Magic Spoon Data Platform — Vendor Transition Prep
Date: February 17, 2026 From: Magic Spoon (Mary Burke) + Brainforge (incoming data team) To: Orchard Analytics (outgoing data team) Purpose: Prepare for the Tuesday knowledge-transfer session. This document summarizes what the incoming team has learned from reviewing the repos and working with the Magic Spoon team over the past several weeks. We’ve organized our open questions at the end so Tuesday’s call can focus on the gaps.
Part 1: What We Understand So Far
We’ve spent time in both the magicspoon-dbt and magicspoon-prefect2 repositories and have been working with the Magic Spoon team on active modeling work (SPINS pipeline, MMM mart). Below is our current understanding of the platform.
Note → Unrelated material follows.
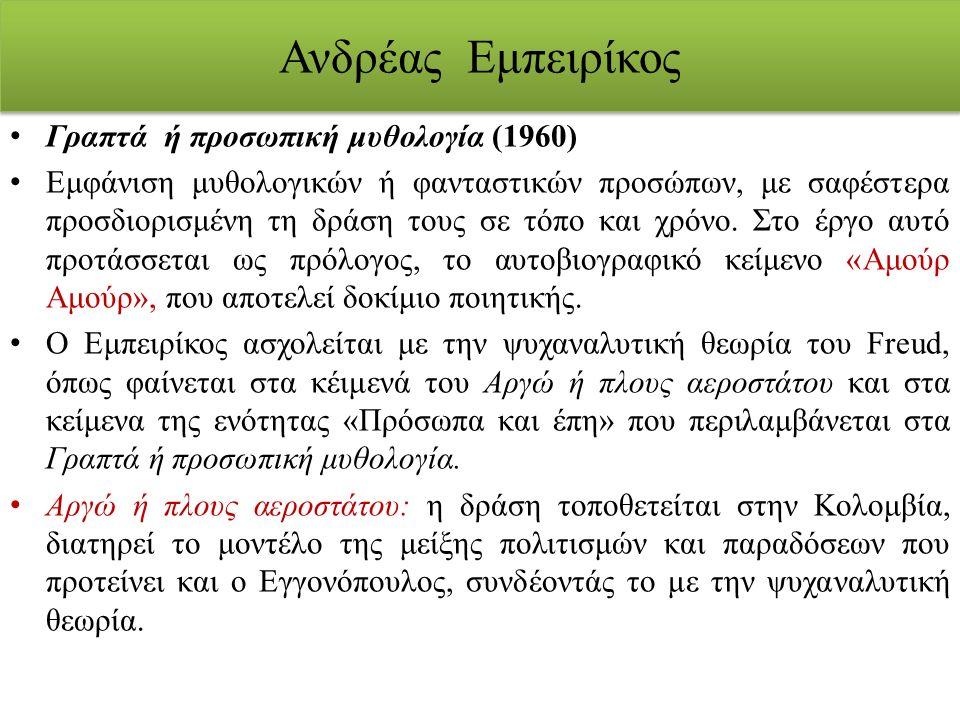 Γραπτά ή προσωπική μυθολογία (1960) Εμφάνιση μυθολογικών ή φανταστικών προσώπων, με σαφέστερα προσδιορισμένη τη δράση τους σε τόπο και χρόνο. Στο έργο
Please let us know where anything is incorrect or incomplete.
Stack Overview
| Layer | Tool | Role |
|---|---|---|
| Data Warehouse | Amazon Redshift | Central store for all raw and transformed data |
| Transformations | dbt (Cloud) | SQL-based modeling across four layers |
| Orchestration | Prefect 2 (Cloud) | Scheduling and running ingestion flows |
| Compute (Prefect) | AWS ECS / Fargate | Runs Prefect agent and flow tasks in containers |
| Container Registry | Amazon ECR | Stores Docker images for Prefect flow execution |
| Object Storage | Amazon S3 | Intermediate staging (e.g., SPINS data exports) |
| BI / Analytics | Omni Analytics | Dashboarding and exploration for the Magic Spoon team |
| Reverse ETL | Klaviyo syncs via dbt | Profile property syncs (RFM data, discount history) |
Data Flow
Source APIs / Files
|
v
Prefect Flows (extract -> transform -> load)
|
v
Redshift (raw schemas per source, e.g. business_central.*, shopify.*)
|
v
dbt Models
base -> derived/facts -> output (marts)
|
v
Omni Dashboards + Klaviyo Syncs + Haus Uploads
dbt Repository (magicspoon-dbt)
Project: magicspoon_dbt (profile: magicspoon-dbt)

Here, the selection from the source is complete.